- _Bloco de texto_
^^^^^^^^

Uma esquerda forte depois da independência 

Quando país alcançou a independência em 1947, localizar a esquerda no cenário político indiano era relativamente simples. Em parte se encontrava no próprio seio do Congresso Nacional Indiano (CNI), partido guarda-chuvas cuja corrente socialista se emancipou progressivamente, por maisque Nehru, que foi o primeiro-ministro até 1964, do mesmo modo que sua filha, Indira Gandhi, não deixara jamais de reclamar seu pertencimento a esta família política. Fora do CNI, a esquerda estava representada pelo Partido Comunista Indiano (PCI), radicado no fracionalismo desde seu nascimento na década de 1920. A partir de 1957, entretanto, o PCI ganhou as eleições no pequeno Estado costeiro de Kerala, e em 1967, convertido em PCI (M) 2/, surgiu como partido importante no outro extremo do subcontinente, em Bengala Ocidental.

^^^^^^^^

- _Trecho de dados_
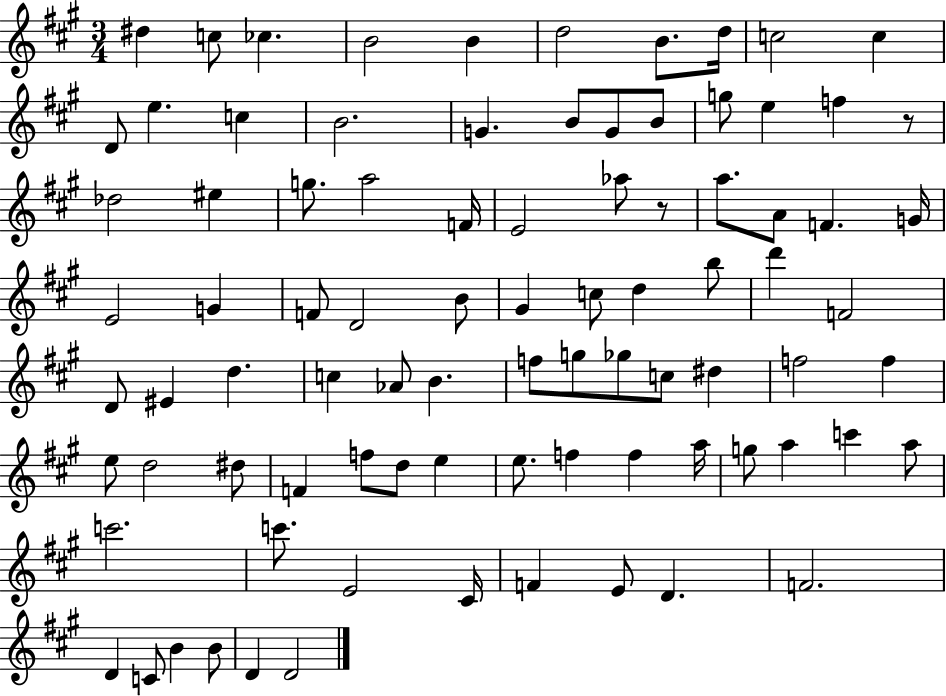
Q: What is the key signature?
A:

^^^^^^^^

- _O que fazer_
[A] No texto sobre a esquerda indiana, em que ano o PCI venceu as eleições em Kerala?
[B] Repita fielmente o trecho do texto sobre a esquerda indiana que vai de "Uma esquerda forte" a "em Bengala Ocidental.".
[C] Prossiga o texto sobre a esquerda na Índia a partir da última frase apresentada.
As linhas não têm papel algum no que se pede aqui.

- _Respostas esperadas_
[A] Em 1957.

[B]
Uma esquerda forte depois da independência 

Quando país alcançou a independência em 1947, localizar a esquerda no cenário político indiano era relativamente simples. Em parte se encontrava no próprio seio do Congresso Nacional Indiano (CNI), partido guarda-chuvas cuja corrente socialista se emancipou progressivamente, por maisque Nehru, que foi o primeiro-ministro até 1964, do mesmo modo que sua filha, Indira Gandhi, não deixara jamais de reclamar seu pertencimento a esta família política. Fora do CNI, a esquerda estava representada pelo Partido Comunista Indiano (PCI), radicado no fracionalismo desde seu nascimento na década de 1920. A partir de 1957, entretanto, o PCI ganhou as eleições no pequeno Estado costeiro de Kerala, e em 1967, convertido em PCI (M) 2/, surgiu como partido importante no outro extremo do subcontinente, em Bengala Ocidental.

[C]
Neste Estado, e nesse mesmo ano, os trabalhadores agrícolas do distrito de Naxalbari se apoderaram das terras cuja distribuição mais equitativa vinham reclamando há tempos. O projeto político dos que logo seriam chamados de naxalitas era de inspiração maoísta: se tratava de pôr fim, com as armas, ao sistema parlamentar fraudulento, semicolonial e semifeudal para substituí-lo por uma ditadura democrática popular. Os assassinatos políticos se multiplicaram em Calcutá, onde se assistiu, na década de 1970, à instauração de uma espiral de violência entre o terrorismo urbano dos insurgentes (Kohli, 1991) e a repressão dasapiedada por parte da polícia e do exército. O movimento naxalita passou então à clandestinidade e se deslocou para regiões do centro da Índia, onde sobreviverá até uma nova fase de desenvolvimento na década de 2000. 

Quanto ao PCI (M), depois de vários anos de vacilação, optou por impulsionar seu projeto ideológico pela via do reformismo e da democracia parlamentar. Ganhou as eleições de Bengala Ocidental em 1977, no seio da Frente de Esquerda, o que lhe permitiu governar em solitário; seus maiores êxitos políticos foram uma ampla reforma agrária e uma forte descentralização. Em Kerala, onde a Frente de Esquerda se alternava no poder com uma coalizão dominada pelo CNI, a principal vitória do PCI (M) foi o alto nível de desenvolvimento humano deste Estado, em grande medida tributário da densa rede associativa da sociedade keralesa, resultante de uma intensa tradição de mobilização impulsionada pelos partidos e pelos sindicatos (Heller e Isaac, 2003, p. 84) e pelas organizações religiosas, de casta e outras ONGs.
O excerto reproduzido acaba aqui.